坂野 県域の支援センター同士がブロックを超えて有機的につながる動きが出てくるのが理想像なのかなと思っています。一方で、広域センターとしては、ブロックの新しい課題に関するモデルになるような事業の展開にもチャレンジしていきたいですね。芸術文化の普及支援事業を進めていくなかで、美術分野は展覧会の実施や作家の発掘が進んでいましたが、舞台芸術に関してはまだなにをすればいいか手探りの状態で。そこで、広域センターの中間支援的な役割として、舞台芸術のあり方のモデルを示し各地域のパフォーマーを発掘するために、企画を実施したことがありました。

広域センターの主催企画で、県域の2つの支援センターを担う団体とも協働して実施したのが、パフォーマー発掘のための「公開オーディション 明日の星☆」だ。障害の有無を問わず、ジャンルの区切りも設けずに舞台上でパフォーマンスをしたい人を公募し、通訳や介護サポートも必要に応じて対応した。これまでに3度企画され、台風で中止になった回もあったが、当初から約40名が応募する人気イベントになった。企画内容は静岡県浜松市にあるNPO法人クリエイティブサポートレッツが実施している「スタ☆タン!!」をごっそり参考にしたそう。

「明日の星☆」のステージの様子

坂野 まだ見ぬ才能と出会う場として公募の「スタ☆タン!!」方式はすごくいいよねと。新潟では精神疾患の方のステージ発表の場が以前からあったのですが最近では機会がなく、そういった層も「明日の星☆」に参加してくれました。ただ、応募者には「僕ステージに出るんで、それじゃ」って、名前も演題も言わずに電話を切る人もいて、運営からカオスで(笑)ここまでやると正直、不謹慎に思う方も多いだろうなと思うようなイベントだったんですが、イベントの写真を国の刊行物である「障害者白書」で紹介いただいたり、厚生労働省の皆様の後押しがあって、いろんなことにチャレンジさせてもらえていて、この仕事がすごく面白いと思えるようになりました。

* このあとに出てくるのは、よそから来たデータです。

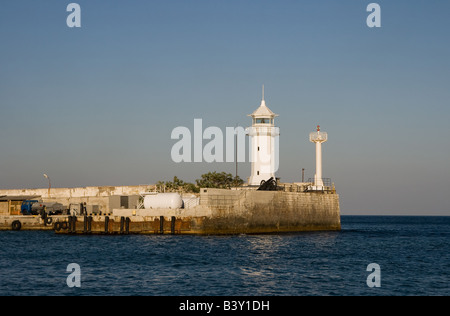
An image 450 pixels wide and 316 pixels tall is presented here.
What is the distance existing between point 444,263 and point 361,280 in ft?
40.9

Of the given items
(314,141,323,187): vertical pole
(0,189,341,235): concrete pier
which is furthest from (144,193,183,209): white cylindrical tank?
(314,141,323,187): vertical pole

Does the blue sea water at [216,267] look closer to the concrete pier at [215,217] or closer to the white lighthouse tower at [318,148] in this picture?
the concrete pier at [215,217]

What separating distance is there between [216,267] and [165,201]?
927 inches

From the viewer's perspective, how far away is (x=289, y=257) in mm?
41906

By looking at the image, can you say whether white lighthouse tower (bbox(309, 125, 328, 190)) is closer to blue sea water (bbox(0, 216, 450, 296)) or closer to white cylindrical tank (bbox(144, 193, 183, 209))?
blue sea water (bbox(0, 216, 450, 296))

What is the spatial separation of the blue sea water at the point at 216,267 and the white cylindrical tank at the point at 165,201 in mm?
4611

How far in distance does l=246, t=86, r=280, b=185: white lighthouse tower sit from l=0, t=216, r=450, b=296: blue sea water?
661 inches

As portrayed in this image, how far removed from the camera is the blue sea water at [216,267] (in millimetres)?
29219

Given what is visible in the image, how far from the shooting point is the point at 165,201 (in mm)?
58875

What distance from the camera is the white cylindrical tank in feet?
192

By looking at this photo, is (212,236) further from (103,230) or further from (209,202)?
(103,230)

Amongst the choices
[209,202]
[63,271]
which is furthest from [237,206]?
[63,271]

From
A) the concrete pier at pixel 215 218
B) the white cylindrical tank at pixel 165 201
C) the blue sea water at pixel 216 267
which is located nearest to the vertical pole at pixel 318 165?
the concrete pier at pixel 215 218
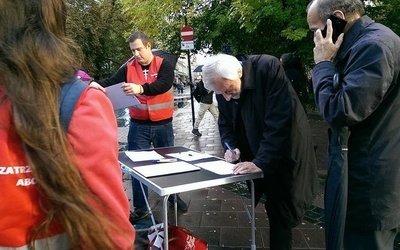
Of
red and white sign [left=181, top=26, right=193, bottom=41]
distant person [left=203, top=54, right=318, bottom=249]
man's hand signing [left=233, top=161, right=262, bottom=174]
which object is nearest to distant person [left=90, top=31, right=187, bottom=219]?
distant person [left=203, top=54, right=318, bottom=249]

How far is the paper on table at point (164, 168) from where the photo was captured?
2264 millimetres

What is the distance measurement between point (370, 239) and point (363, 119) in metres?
0.62

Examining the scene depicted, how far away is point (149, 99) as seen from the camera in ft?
11.5

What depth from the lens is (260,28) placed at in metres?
10.0

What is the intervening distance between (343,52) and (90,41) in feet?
67.0

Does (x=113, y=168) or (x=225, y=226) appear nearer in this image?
(x=113, y=168)

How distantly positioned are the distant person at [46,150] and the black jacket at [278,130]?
4.91ft

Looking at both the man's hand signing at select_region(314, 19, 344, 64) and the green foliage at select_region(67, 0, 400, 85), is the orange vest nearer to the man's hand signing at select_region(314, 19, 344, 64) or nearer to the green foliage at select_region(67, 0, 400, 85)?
the green foliage at select_region(67, 0, 400, 85)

たとえば、舞台芸術の支援策として、支援センターが旗振りをして自ら舞台作品をつくるとなると、負荷がかかりすぎて支援のハードルを自ら上げてしまうことになる。展覧会や舞台発表の機会をつくることも、支援センターの役割ではあるが、東海・北陸ブロックでは、支援センターが全てを担うのではなく、支援センター同士が協力したり、地域に点在する団体や関係者と一緒に、参加型展示会や公募型で実施するなど、支える側のネットワークを活かした発表機会の創出を提案している。「明日の星☆」の事例は、ブロックを超えて佐賀県の支援センターが取り入れ、「スター発掘プロジェクト in 佐賀」を実施してくれた。

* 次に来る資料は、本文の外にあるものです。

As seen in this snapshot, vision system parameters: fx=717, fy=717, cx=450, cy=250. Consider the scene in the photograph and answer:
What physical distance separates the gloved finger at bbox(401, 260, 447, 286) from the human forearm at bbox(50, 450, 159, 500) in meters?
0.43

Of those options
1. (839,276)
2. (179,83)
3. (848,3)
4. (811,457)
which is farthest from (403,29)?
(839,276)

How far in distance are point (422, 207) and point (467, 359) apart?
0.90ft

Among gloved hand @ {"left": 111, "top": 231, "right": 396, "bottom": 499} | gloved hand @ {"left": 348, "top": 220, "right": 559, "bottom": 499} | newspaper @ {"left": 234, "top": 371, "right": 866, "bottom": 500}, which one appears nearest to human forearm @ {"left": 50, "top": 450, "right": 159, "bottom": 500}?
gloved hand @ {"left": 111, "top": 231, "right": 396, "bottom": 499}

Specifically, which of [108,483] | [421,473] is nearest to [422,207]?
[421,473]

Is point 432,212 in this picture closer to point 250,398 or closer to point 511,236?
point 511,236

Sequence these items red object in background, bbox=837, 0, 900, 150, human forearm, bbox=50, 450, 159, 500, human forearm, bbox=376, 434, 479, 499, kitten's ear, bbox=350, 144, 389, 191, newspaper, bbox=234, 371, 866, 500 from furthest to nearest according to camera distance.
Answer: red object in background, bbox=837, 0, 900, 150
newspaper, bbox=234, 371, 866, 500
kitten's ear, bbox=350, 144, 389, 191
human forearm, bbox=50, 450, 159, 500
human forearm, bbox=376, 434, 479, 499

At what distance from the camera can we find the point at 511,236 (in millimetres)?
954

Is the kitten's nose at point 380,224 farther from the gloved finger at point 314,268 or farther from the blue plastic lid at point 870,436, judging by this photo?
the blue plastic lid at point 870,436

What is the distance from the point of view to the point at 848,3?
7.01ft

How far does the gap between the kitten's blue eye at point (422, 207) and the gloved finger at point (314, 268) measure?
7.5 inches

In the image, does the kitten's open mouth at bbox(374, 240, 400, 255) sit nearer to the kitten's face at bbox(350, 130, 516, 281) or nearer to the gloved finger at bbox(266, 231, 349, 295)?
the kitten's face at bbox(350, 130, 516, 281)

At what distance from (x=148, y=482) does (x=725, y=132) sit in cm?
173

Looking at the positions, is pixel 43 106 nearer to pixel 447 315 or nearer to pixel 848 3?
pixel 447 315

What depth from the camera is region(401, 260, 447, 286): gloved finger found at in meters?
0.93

また、日常の支援センターの役割として、坂野さんが最も重要視しているのが相談支援である。新潟県の支援センターとしても対面、電話、インターネットなどのあらゆる手段を介した相談を受けている。相談支援で大切なのは、先入観を持たずにまず相手の主訴を「聞く」こと。そして、支援センターだけでは解決出来ない事柄には、専門家に相談して意見を聞くのが有効であるそう。地域に支援センターの相談役をみつけて「相談の相談を」していく中で、「作品が見つかったよ」「就労支援の手前でなにかできないか」などと、相談先だった相手から後日別の相談を持ちかけてもらえる例も増えてきた。

相談支援の様子

坂野 あまり躊躇せずにそれまで接点がなかったところにも相談を持ち込んでみると、わりと喜んで応じてくれるんですね。それによってネットワークの厚みが増してきたのを、この5年間で感じています。相談にひとつひとつ応え続けていけば、必然的に支える側のネットワークが強化されていく。ネットワークや連携は解決するために必要なことで、ネットワークを目的化するのはおかしいなと。そこは履き違えないようにしようと思っています。そのためにも事業の認知度が高まって、相談件数が増えることが大切ですね。

相談件数の増加が事業の内実をより豊かに耕していく動因であるという考え方は、支援センターの役割を知る上でもとても明快だ。障害当事者や福祉施設職員が遠慮なく支援センターに相談を持ちかけることによって、支援センター側はより充実した支援を可能にする体制を強化できるからだ。支援センターへ相談してもらえる機会を増やすためには、障害者の芸術文化活動のニーズが、身体や精神障害で福祉施設に所属しない人、もっと拡大して考えると発達障害や生きづらさを感じている人にも、まだまだ潜在的に存在していることに意識を向けていく必要があるだろう。

新潟では障害当事者からの個別相談を優先して対応しており、福祉施設職員からの相談の場合は「バックアップするから、やってみましょう」と、一緒にプロジェクトの立ち上げを模索していくことが多いそうだ。最後に、事業をよりよく理解してもらうために新潟県域の支援センターとして取り組んでいる試みについて聞いた。

坂野 今年度から福祉施設の職員さんをターゲットに、ケアと表現の事例集の制作をすすめています。福祉施設の職員さんは表現活動よりもケアに関心があるんですよね。目の前にいる利用者に対して何をどうできるのかが大切で。表現活動が生まれていく理由やプロセスに誰かとの関係や周りの環境が作用していたりするものですが、その点を深く明らかにしていきたいんです。ケアの質と表現活動の相関を少し打ち出すことができたら、福祉施設の職員さんにも関心を向けてもらえるのではないかというチャレンジですね。

新潟県アール・ブリュット・サポート・センターNASCのnote

新潟県アール・ブリュット・サポート・センターNASCのnote (https://note.com/niigata_artbrut/)

構想のきっかけは年間で400件ほど相談の電話をくれる精神疾患の方の存在だった。坂野さんも以前の職場であれば「単なる暇つぶし」と捉えていただろうというが、「電話自体も表現行為なのでは」と考えが変わったことで、本人の了承を得て、一部「note」で相談内容を公開していたことがある。現在は記事の更新は止まっているが、読者には好評だ。

芸術文化活動が人にもたらす作用のひとつに、視点が変わったり視野が広がったりといった、いわゆる「メガネを掛け替える」スキルの獲得がある。これは実は誰にとっても必要なスキルといえるだろう。障害者の芸術文化活動支援という枠組みのなかから、坂野さん自身がメガネを掛け替えて得た観点であるケアと表現の事例集を通じて、メガネの掛け替えスキルが社会に伝播し、より多様な才能が社会で花開く未来を期待したい。

(取材・文/友川綾子)
公開日:2022年2月

坂野 健一郎

新潟県佐渡市出身。なんとなく福祉の道を目指し2006年に(福)新潟県社会福祉協議会に入職。主に地域福祉部門に配属され、ボランティア活動の推進や市町村社協との協働事業、生活困窮者自立支援事業などを担当する。2017年1月に(福)みんなでいきるに入職。広報・採用担当になるはずが2017年6月より現職。東海・北陸ブロック8県において障害のある方の表現活動の推進を図っている。最近は表現活動とケアとの相関や教育分野との連携に興味をもっている。